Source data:
----

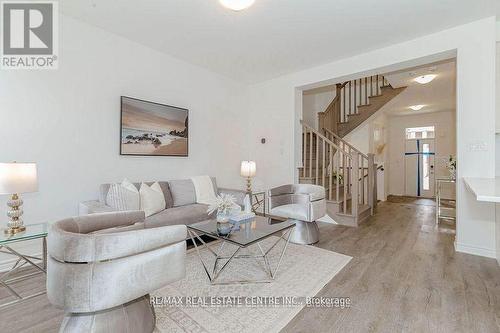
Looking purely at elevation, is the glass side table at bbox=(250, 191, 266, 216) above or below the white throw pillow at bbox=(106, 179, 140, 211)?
below

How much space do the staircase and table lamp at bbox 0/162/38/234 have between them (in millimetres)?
3906

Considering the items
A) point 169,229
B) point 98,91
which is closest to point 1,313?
point 169,229

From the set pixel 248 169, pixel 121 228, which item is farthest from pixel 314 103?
pixel 121 228

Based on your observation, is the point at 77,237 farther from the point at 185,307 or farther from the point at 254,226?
the point at 254,226

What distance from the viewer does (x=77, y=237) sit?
1.28 metres

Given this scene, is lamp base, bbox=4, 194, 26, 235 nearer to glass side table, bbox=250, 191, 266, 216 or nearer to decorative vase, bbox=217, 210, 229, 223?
decorative vase, bbox=217, 210, 229, 223

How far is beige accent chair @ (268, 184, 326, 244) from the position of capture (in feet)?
10.6

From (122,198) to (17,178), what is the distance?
2.95 feet

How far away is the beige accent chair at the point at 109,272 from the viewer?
127 centimetres

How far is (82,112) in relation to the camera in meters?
2.97

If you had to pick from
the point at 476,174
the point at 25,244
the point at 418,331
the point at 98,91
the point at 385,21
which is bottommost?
the point at 418,331

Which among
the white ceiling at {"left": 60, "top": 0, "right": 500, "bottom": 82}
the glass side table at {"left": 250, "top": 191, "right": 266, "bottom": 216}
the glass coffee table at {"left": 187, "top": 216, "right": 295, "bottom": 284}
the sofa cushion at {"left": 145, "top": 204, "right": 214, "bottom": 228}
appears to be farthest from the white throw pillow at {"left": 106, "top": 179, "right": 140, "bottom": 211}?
the glass side table at {"left": 250, "top": 191, "right": 266, "bottom": 216}

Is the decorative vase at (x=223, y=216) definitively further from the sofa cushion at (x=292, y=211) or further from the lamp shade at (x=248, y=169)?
the lamp shade at (x=248, y=169)

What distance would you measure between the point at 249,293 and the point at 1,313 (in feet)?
6.05
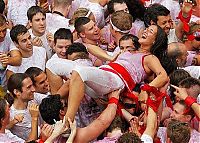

----

## TASK INSTRUCTIONS
Give the lines of the records above as a Markdown table with the columns No. and Text, covering only the part that opens with the line containing "From the set" and closes with the line containing "1.28 metres". Number each line in order and leave out blank lines.

## TASK ANSWER
| No. | Text |
|---|---|
| 1 | From the set pixel 248 169, pixel 121 228, which item is farthest from pixel 314 103? |
| 2 | pixel 121 228 |
| 3 | Based on your observation, is the point at 77,237 farther from the point at 185,307 or farther from the point at 254,226? |
| 4 | the point at 254,226 |
| 5 | What distance from the viewer does (x=77, y=237) sit? |
| 6 | 1.28 metres |